WHAT TO DO: Would you copy each line of the data below that has "burst"?

Source data
= = = = = = =
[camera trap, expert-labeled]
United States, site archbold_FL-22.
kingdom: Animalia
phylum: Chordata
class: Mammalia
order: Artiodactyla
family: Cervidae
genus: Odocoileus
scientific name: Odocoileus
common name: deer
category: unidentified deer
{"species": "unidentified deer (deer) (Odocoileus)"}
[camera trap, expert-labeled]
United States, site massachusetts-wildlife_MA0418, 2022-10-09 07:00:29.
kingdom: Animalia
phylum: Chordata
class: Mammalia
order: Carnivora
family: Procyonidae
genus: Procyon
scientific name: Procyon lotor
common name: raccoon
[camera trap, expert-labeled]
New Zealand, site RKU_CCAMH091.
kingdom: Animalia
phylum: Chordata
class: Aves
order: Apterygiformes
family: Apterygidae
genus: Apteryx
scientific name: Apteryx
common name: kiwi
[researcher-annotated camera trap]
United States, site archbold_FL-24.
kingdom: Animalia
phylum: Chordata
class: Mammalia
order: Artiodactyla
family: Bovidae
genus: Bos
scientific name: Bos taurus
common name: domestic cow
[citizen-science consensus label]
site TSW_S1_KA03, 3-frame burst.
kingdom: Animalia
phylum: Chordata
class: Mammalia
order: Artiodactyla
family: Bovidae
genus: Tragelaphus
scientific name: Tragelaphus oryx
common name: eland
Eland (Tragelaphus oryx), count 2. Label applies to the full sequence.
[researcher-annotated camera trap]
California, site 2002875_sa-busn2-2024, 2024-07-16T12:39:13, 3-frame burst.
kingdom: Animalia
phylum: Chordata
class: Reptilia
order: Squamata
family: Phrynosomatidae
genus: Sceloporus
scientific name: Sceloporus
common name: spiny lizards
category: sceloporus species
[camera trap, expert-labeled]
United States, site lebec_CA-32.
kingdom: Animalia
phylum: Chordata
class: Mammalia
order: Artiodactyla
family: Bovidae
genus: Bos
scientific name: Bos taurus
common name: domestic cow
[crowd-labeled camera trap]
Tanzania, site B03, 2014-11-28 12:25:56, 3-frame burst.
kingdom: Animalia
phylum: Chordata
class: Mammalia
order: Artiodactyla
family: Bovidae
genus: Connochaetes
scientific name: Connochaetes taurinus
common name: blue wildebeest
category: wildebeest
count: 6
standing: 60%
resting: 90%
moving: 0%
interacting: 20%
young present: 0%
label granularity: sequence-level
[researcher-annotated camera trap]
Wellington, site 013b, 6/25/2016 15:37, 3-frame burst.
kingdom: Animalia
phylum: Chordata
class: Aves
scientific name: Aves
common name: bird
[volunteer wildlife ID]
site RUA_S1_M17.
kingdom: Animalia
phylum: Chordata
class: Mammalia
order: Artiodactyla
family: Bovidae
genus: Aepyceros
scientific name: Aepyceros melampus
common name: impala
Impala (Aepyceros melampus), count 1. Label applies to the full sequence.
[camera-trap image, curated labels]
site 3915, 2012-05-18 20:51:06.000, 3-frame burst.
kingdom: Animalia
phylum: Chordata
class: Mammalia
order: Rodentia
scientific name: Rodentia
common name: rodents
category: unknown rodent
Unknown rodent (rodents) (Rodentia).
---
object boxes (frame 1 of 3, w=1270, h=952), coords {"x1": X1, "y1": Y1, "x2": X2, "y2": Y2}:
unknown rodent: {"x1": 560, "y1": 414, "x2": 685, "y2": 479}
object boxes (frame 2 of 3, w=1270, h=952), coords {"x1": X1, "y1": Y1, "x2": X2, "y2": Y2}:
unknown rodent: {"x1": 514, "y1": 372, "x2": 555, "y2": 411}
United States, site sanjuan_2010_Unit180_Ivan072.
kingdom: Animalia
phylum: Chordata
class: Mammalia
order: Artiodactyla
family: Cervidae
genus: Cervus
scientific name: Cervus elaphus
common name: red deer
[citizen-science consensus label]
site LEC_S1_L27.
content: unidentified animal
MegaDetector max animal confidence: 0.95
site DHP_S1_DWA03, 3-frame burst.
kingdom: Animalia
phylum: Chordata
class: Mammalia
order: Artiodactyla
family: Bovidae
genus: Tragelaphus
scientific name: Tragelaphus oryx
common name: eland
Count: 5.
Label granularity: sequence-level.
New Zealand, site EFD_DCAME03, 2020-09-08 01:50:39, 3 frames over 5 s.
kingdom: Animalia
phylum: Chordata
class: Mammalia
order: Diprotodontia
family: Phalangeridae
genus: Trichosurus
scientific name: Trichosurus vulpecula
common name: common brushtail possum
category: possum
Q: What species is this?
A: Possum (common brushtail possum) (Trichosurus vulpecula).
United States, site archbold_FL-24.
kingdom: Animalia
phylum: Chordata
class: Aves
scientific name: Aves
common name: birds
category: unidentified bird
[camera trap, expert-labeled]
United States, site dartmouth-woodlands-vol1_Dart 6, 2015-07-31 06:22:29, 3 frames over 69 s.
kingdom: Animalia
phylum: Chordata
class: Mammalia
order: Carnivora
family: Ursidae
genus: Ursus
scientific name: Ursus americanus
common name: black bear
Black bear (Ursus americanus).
= = = = = = =
OUTPUT OF THE EXERCISE:
site TSW_S1_KA03, 3-frame burst.
California, site 2002875_sa-busn2-2024, 2024-07-16T12:39:13, 3-frame burst.
Tanzania, site B03, 2014-11-28 12:25:56, 3-frame burst.
Wellington, site 013b, 6/25/2016 15:37, 3-frame burst.
site 3915, 2012-05-18 20:51:06.000, 3-frame burst.
site DHP_S1_DWA03, 3-frame burst.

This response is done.